#### Data
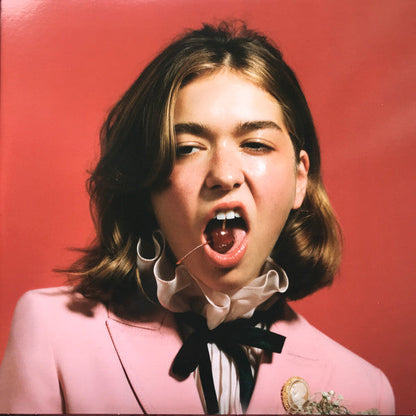 Valentine | Mint (M) Mint (M)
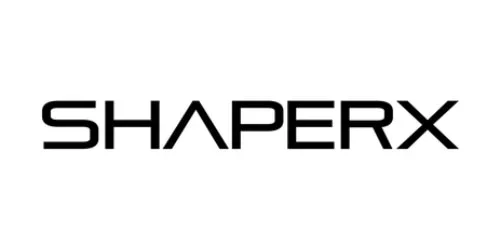 Shaperx Promo Codes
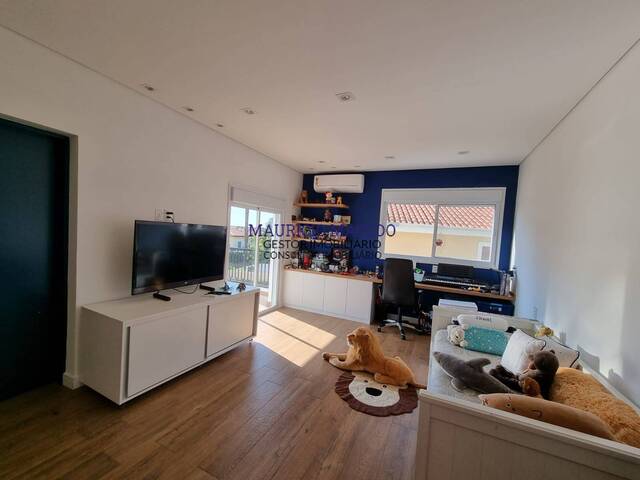 #1805 - Casa para Venda em Santana de Parnaíba - SP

#### Directions for this task
To complete this exercise, repeat exactly the lines above from the one holding "Shaperx Promo Codes" to the end of the listing, both included, and leave the pictures out.

#### Finished exercise
 Shaperx Promo Codes
 #1805 - Casa para Venda em Santana de Parnaíba - SP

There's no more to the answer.